SOURCE TEXT
=-=-=
The hospital official told The Associated Press late Sunday that Amin's condition had stabilized. But Monday morning, the official said, "his condition has deteriorated again." He would not elaborate.
Sunday, three of Amin's sons were at his bedside in the intensive care unit of the King Faisal Specialist Hospital in the Red Sea port city of Jiddah, where Amin and relatives have lived for years. Amin, believed to be 80, was on a respirator. He was admitted to the hospital Friday suffering from high blood pressure, medical staff said.
Amin has been in a coma since his admission.
In Uganda, the independent Sunday Monitor quoted Nalongo Madina Amin — "Amin's favorite wife" — as saying she had approached Ugandan President Yoweri Museveni some time ago and asked that her husband be allowed to return to the east African nation to die but was told that the man who ruled Uganda from 1971 to 1979 would have to "answer for his sins."
In Dar es Salaam, Tanzania, where Museveni was attending a meeting on Burundi, his press assistant, Oonapito Ekonioloit, said Amin was in Saudi Arabia on his own accord and that his relatives "are free to bring him back to Uganda."
"Everyone knows he has a past. If he has any (legal) case to answer, it will be dealt with according to the law," Ekonioloit said. "He's a free citizen. It's a private matter between Amin and his family whether they want to bring him back alive or dead."
Amin, who served in the British colonial King's African Rifles and saw action in World War II in Burma, was a well-regarded officer at the time of Uganda's independence from Britain in 1962. He rose to chief of staff of Uganda's army and air force in 1966.
He clashed with Ugandan leader Milton Obote and ousted him on Jan. 25, 1971, when Obote was attending an African summit.
Amin was hailed a hero and the 250-pound leader was nicknamed Dada, or "Big Daddy." He even was chosen as the head of the Organization of African Unity in 1975 despite some members' objections.
Ugandans initially welcomed Amin, but his popularity plummeted after the East African nation descended into economic chaos and he declared himself president-for-life.
Amin grew increasingly authoritarian, violent and subject to mood swings. It is estimated that more than 200,000 Ugandans were tortured and murdered during his regime, which ended April 11, 1979, when he was ousted by a combined force of Ugandan exiles — including Museveni — and the Tanzanian army.
Human rights groups say as many as 500,000 people were killed during Amin's rule. Bodies were dumped into the Nile River after it became impossible to dig graves fast enough.
At one point, so many bodies were fed to crocodiles that the remains occasionally clogged intake ducts at Uganda's main hydroelectric plant at Jinja.
After his ouster, Amin, a Muslim and member of the small Kakwa tribe from northwestern Uganda, went into exile first in Libya, then Iraq before finally settling in Saudi Arabia on the condition that he stay out of politics.
According to Human Rights Watch, Amin is one of several brutal rulers sheltering outside his native country. Others include: Former Ethiopian leader Mengistu Haile Miriam in Zimbabwe, Haiti's Jean-Claude "Baby Doc" Duvalier who is in France, former Chad president Hissene Habre in Senegal, and one-time Haitian death squad commander Emmanuel Constant in the United States.
=-=-=
Quantitative chart reasoning material

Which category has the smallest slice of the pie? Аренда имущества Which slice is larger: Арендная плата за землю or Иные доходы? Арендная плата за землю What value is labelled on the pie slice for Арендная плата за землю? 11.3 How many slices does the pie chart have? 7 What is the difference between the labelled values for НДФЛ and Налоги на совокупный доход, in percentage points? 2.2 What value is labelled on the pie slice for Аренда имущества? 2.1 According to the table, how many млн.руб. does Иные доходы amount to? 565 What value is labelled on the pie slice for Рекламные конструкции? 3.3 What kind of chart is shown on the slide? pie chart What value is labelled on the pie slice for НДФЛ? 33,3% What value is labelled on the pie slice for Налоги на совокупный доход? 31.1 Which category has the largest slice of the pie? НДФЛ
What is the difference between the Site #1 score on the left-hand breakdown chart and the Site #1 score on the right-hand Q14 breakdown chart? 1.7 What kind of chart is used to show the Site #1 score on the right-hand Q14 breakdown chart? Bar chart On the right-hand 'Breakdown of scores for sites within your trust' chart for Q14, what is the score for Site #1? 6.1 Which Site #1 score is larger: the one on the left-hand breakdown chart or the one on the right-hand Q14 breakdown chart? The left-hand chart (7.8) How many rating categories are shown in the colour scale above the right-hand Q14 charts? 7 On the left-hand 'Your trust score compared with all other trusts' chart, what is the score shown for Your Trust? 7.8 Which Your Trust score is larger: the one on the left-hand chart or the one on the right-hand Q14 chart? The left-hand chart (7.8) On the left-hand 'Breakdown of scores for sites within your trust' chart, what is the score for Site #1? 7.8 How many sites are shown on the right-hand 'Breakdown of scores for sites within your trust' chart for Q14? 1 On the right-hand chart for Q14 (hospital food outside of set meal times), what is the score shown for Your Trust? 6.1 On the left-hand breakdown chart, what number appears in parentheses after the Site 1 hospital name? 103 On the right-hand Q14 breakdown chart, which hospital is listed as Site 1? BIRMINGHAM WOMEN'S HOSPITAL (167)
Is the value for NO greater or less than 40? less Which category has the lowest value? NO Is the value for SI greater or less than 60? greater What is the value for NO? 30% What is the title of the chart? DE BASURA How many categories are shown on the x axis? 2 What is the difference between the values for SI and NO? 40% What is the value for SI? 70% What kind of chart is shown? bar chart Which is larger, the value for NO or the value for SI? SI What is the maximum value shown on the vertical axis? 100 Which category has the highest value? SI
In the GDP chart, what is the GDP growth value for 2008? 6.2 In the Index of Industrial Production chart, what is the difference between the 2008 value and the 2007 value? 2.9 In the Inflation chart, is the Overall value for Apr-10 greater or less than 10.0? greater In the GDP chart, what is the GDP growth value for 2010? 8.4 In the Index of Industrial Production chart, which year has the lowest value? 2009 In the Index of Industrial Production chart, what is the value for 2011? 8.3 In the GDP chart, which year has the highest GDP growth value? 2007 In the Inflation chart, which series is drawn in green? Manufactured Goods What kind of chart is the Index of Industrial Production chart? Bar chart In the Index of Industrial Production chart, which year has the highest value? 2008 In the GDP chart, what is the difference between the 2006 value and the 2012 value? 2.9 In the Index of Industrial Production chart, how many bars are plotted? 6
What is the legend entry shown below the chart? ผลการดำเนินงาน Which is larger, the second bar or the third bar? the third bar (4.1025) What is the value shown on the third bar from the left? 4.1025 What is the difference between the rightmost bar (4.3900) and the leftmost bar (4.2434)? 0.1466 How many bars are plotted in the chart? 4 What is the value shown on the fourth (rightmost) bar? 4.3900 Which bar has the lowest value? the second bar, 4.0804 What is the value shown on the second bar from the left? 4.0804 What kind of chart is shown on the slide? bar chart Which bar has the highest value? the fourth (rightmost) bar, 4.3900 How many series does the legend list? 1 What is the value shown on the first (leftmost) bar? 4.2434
=-=-=
THE TASK
Return the part of the news report on Amin from "Ugandans initially welcomed" up to and including "the Tanzanian army.", copied word for word.

EXERCISE RESULT
Ugandans initially welcomed Amin, but his popularity plummeted after the East African nation descended into economic chaos and he declared himself president-for-life.
Amin grew increasingly authoritarian, violent and subject to mood swings. It is estimated that more than 200,000 Ugandans were tortured and murdered during his regime, which ended April 11, 1979, when he was ousted by a combined force of Ugandan exiles — including Museveni — and the Tanzanian army.